Blue Dots Partners

Three lessons I learned from Steve Jobs

Lesson 1: Don’t focus, hyper-focus on what matters the most and what moves the cause forward

Steve had this unique ability, which I have never seen in anybody else: he exhibited an intense and obsessive focus. He never gave interviews because in his mind, it would not make the iPhone or any other Apple product better. It would not move the cause of designing and building beautiful, impactful and consequential products that would affect the life of hundreds of millions of people.

The lesson I learned is about saying no to a hundred things to focus only on one or two or three essential things to accomplish. Most startups die because of lack of focus and their inability to say no. In some cases, they refuse to take on the difficult challenge to define who they truly are. They don’t die because they run out of oxygen (read cash), it’s like saying most people die because their heart stopped. They rarely die because they have a bad idea or it’s a bad product. In my experience, most startups die because they try to do too many things and go after too many markets with too many features. Because of that, they do not forge their identity, their “reason d’être”, their existential “why” and they are irrelevant in an ocean of noise.

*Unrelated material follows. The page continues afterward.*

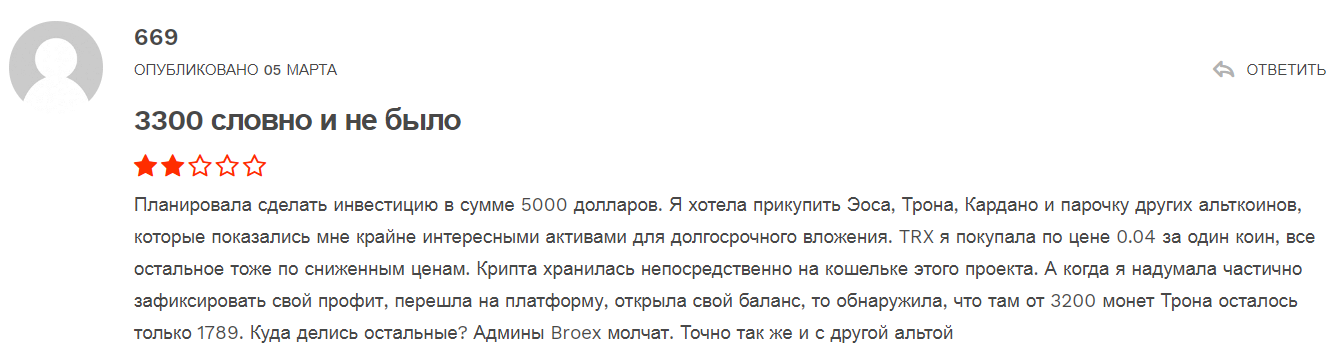 669

ОПУБЛИКОВАНО 05 МАРТА

ОТВЕТИТЬ

3300 словно и не было

Планировала сделать инвестицию в сумме 5000 долларов. Я хотела прикупить Эоса, Трона, Кардано и парочку других альткоинов, которые показались мне крайне интересными активами для долгосрочного вложения. TRX я покупала по цене 0.04 за один коин, все остальное тоже по сниженным ценам. Крипта хранилась непосредственно на кошельке этого проекта. А когда я надумала частично зафиксировать свой профит, перешла на платформу, открыла свой баланс, то обнаружила, что там от 3200 монет Трона осталось только 1789. Куда делись остальные? Админы Broex молчат. Точно так же и с другой альтой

In some case, they raise way too much capital, which exacerbates the problem. It’s hard to be frugal when you have a lot of money. It is hard to be forceful and make the difficult decision to pick only one thing to do when you have too much capital. Too much money is convenient: you don’t have to make the decision between A, B or C. You can do all of them and even D and E! I have seen investors during board meetings complaining that the CEO is not spending enough. Over oxygenation is like under oxygenation: it leads to the same result: death, even though the physiological phenomenon to get there is quite different.

Lesson 2: The quest for simplicity is really, really, really hard

It takes many iterations to peel something to the core, to its most simple and most elegant form of expression, to its truth. In some case, it is very counter intuitive and it can’t be easily seen and appreciated.

There is a pruning of unused neural connections or synapses of the brain as an adolescent evolves into adulthood. Synapses that are used frequently become stronger, faster and more stable. Only these who matter thrive. Businesses should go through the same process.

Let me give you an example of how hard the path to simplicity can be. When Apple came up with the unibody design of the MacBook Pro in January 2009 it reduced the enclosure of the laptop to one single piece of aluminum instead of several pieces. The challenge came from the manufacturing process and designing the right tooling to mass-manufacture that single piece with an obsessive attention to details. The beauty is as much on the inside as it is on the outside, which only shows a simple, yet elegant product. Reduction to one single piece of enclosure was a tour de force for Apple.

Lesson 3: Working for Steve. I came to the realization that there is only one business on this planet

By business, I mean the exchange of goods and services for money. If you think about it: what is the difference between Caterpillar, Farmers Insurance Group, Ford Motor Company, Krispy Kreme and Pixar Animation Studios? The answer might shock you: at a fundamental level, there is none. All these five companies are in the exact same business with the exact same goal and purpose: to manufacture and deliver delight.

Let me say it again, as this is really important: there is one and only one business on this planet. Any company or enterprise, small or large, anywhere in the world, regardless of what problem it addresses, or its business model, or the types of customers it serves is in the same business: to manufacture and deliver delight.

It’s the alignment between the expected delight and what is delivered to the customer (through six steps: discovery, usage, maintenance, support, upgrade and disposal) that determines the happiness of the customers. There cannot be an impedance mismatch between these two things, otherwise, it impacts growth because customers will share their experience, positive or negative and amplify success or failure. This is the fourth alignment in our A4 Precision Alignment™ methodology.

Here is an example of excellent alignment: Chewy. The company offers an unsurpassed customer experience. They don’t only deliver food and products for our pet friends; they deliver love and excitement and emotional connections. In 2017, Pet Smart bought the company for $3.3B. It was the largest eCommerce acquisition at the time. Revenue last year, in 2018, was $3.5B and today, its market cap is close to $10B.

By contrast, here is an example of a dramatic misalignment: Theranos. The expectation was to get dozens of blood tests, off a single drop of blood. The reality was quite different: tests were inaccurate, the claim was fraudulent. Elizabeth Holmes, its founder and former CEO is awaiting a criminal trial and John Carreyrou wrote a fantastic book!

This alignment between Delight and Offering is one of the four universal alignments that I describe in my upcoming book, Aligning the Dots: The new paradigm to grow any business. It is one of the core principles of what makes companies grow and be successful or become irrelevant and die.

Conclusion

I used these three lessons as an entrepreneur, as an investor, as a board member. I continue to use them every day to help companies grow faster. In fact, they became principles for me.

For example, I stopped asking any entrepreneur or CEO what his or her company does. I got tired of listening to their long monolog as an answer. I now ask: “Can you tell me in one sentence, why I should buy your product?” The answer informs on their focus, the simple description of why their business matters and how much delight they are hoping to deliver.